A ideia de que cada um de nós deve ser julgado por toda e cada uma das nossas ideias deve ter prosperado precisamente por dizer algo acerca do seu próprio poder de persistência. Mas é um disparate. As ideias devem persistir e prosperar por serem melhores, não por dizerem ao seu detentor: “defende todas as ideias que já estão instaladas como se fosse uma assunto pessoal”.
Nós temos muitas ideias. Não somos nenhuma das nossas ideias separadamente. Não deixamos ser quem somos só por mudar uma ideia. Somos muito mais o resultado único da interacção de todas elas entre si. Mas podemos melhorar se as testarmos uma a uma e as compararmos com as que nos passam por perto. E deitarmos para o lixo as piores em troca de outras melhores.
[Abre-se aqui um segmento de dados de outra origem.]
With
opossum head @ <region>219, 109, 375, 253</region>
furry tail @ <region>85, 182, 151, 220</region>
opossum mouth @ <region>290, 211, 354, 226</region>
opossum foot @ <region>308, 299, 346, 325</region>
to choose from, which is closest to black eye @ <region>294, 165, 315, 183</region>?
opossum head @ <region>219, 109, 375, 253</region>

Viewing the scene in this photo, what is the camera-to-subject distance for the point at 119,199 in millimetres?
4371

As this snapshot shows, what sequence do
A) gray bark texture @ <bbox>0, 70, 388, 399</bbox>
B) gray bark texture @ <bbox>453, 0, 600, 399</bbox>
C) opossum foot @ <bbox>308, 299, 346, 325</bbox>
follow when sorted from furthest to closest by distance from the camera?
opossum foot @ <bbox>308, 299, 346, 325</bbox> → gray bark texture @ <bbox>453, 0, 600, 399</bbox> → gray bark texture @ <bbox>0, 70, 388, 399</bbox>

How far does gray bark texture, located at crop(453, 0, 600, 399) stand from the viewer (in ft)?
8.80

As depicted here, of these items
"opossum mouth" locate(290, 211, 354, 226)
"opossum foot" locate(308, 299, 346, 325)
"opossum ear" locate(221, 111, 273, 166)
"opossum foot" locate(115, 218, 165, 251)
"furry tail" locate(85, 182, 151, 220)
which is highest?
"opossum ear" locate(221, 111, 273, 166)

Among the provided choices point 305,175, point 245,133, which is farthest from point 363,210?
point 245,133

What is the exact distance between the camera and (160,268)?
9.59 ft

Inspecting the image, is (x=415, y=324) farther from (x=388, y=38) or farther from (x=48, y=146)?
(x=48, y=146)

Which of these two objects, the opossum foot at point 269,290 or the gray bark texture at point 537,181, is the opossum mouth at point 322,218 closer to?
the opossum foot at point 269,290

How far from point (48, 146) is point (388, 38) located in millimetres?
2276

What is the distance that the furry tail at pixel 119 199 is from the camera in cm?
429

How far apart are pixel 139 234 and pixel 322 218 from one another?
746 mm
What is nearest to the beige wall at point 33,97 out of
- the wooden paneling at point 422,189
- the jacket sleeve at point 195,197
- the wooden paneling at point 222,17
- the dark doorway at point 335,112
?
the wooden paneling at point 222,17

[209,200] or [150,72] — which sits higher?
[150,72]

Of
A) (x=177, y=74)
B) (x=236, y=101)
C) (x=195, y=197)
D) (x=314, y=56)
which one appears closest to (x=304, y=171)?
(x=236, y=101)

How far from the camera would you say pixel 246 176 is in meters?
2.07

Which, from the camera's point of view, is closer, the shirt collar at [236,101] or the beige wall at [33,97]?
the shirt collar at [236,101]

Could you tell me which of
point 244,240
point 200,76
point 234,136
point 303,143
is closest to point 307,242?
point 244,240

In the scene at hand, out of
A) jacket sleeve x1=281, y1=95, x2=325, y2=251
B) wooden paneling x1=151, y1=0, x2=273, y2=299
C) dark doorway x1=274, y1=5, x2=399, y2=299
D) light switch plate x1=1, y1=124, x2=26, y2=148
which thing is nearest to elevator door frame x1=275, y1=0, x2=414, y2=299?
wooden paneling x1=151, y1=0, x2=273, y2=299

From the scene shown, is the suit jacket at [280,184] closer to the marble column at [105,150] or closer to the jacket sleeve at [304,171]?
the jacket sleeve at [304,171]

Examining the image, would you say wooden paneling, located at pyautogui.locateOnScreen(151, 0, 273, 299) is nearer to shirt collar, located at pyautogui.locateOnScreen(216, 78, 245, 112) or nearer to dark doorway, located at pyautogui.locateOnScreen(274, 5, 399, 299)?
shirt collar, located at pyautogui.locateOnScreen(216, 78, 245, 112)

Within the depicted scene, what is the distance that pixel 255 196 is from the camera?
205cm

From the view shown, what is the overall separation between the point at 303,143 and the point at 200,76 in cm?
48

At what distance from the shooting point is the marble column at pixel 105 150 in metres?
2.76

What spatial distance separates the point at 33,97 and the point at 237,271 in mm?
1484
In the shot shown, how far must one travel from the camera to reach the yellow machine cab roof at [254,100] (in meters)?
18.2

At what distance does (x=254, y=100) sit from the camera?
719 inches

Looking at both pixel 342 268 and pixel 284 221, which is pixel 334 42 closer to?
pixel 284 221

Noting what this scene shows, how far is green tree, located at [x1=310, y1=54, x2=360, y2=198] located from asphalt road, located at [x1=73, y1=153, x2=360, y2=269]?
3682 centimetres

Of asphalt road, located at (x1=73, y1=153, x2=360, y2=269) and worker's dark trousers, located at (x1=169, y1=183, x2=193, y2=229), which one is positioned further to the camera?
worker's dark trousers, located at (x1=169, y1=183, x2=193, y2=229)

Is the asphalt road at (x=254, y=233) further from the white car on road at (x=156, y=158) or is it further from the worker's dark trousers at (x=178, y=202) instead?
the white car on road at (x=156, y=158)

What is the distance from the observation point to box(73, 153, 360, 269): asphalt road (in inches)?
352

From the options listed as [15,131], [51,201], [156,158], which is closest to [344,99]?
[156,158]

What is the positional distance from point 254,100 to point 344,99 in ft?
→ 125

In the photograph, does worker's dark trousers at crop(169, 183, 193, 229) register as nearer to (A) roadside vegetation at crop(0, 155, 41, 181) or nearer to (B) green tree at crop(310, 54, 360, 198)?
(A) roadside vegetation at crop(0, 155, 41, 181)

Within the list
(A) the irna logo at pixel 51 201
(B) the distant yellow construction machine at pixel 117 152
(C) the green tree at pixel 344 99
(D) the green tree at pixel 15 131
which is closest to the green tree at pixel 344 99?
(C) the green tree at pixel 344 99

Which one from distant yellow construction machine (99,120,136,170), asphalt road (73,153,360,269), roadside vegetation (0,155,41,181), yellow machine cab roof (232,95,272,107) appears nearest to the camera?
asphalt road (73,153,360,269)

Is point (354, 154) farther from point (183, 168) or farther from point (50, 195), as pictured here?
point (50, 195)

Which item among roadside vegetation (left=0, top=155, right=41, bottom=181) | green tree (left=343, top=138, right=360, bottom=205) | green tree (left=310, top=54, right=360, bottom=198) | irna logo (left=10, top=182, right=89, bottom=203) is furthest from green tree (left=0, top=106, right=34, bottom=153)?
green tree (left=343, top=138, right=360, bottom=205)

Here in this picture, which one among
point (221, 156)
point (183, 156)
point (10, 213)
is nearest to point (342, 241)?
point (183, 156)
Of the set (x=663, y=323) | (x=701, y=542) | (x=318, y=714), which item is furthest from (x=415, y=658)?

E uma maneira de o fazer é discutindo. Mas é preciso acabar com a ideia de que atacar as nossas ideias significa um ataque ao nosso carácter. Por muito que uma ideia se tenha apoderado da nossa mente e nós nos identifiquemos com ela, não devemos confundir um critica às ideias com uma critica pessoal, (ainda que construtiva).
Más ideias temos todos. Ridículas mesmo. Não é ter uma ou duas ideias ridículas que faz uma pessoa ridícula. Ninguém está sempre certo o tempo todo.
Dizer “essa ideia é um disparate” não é equivalente a dizer “tu és um disparate”. Agressões ao carácter são algo muito mais profundo e dizem respeito à nossa natureza pessoal. Essas criticas devem ser sempre feitas com extrema delicadeza e nunca como quem critica determinada ideia ou coisa. Atacar a pessoa e não a ideia é de resto uma falácia velha mas infelizmente muito em moda. Em latim, “ad hominem”. Dá a sensação de que quem a diz fica por cima. Mas as aparências iludem.
Isto tudo quer dizer que não devemos defender as nossas ideias? Nem um pouco. Quer dizer que podemos defender as nossas ideias frente às dos outros com unhas e dentes e quer dizer também que o devemos fazer como aprendizagem colectiva. Não devemos é considerar os ataques dos outros às nossas ideias como algo pessoal. Também eles têm o direito de atacar as nossas ideias com unhas e dentes.
Naturalmente que o envolvimento emocional não é de todo evitável. De acordo com o neurocientista português António Damásio nem sequer é desejável. Mas discutir com entusiasmo as ideias dos outros, ou os outros as nossas, não significa uma ataque às nossas ideias como um todo e vice versa. Essa confusão tem de acabar. Porque discutir ideias, repito, é uma maneira incontornável de encontrar erros e aprender. E é imprescindível para quase todas as actividades humanas, porque bem feita, permite por vários cérebros a pensar como uma unidade. A abertura a discussão é uma das marcas de sucesso da ciência.
A tendência para nos deixarmos dominar por cada ideia que temos e a defender como se se tratasse de nós próprios tem acabar.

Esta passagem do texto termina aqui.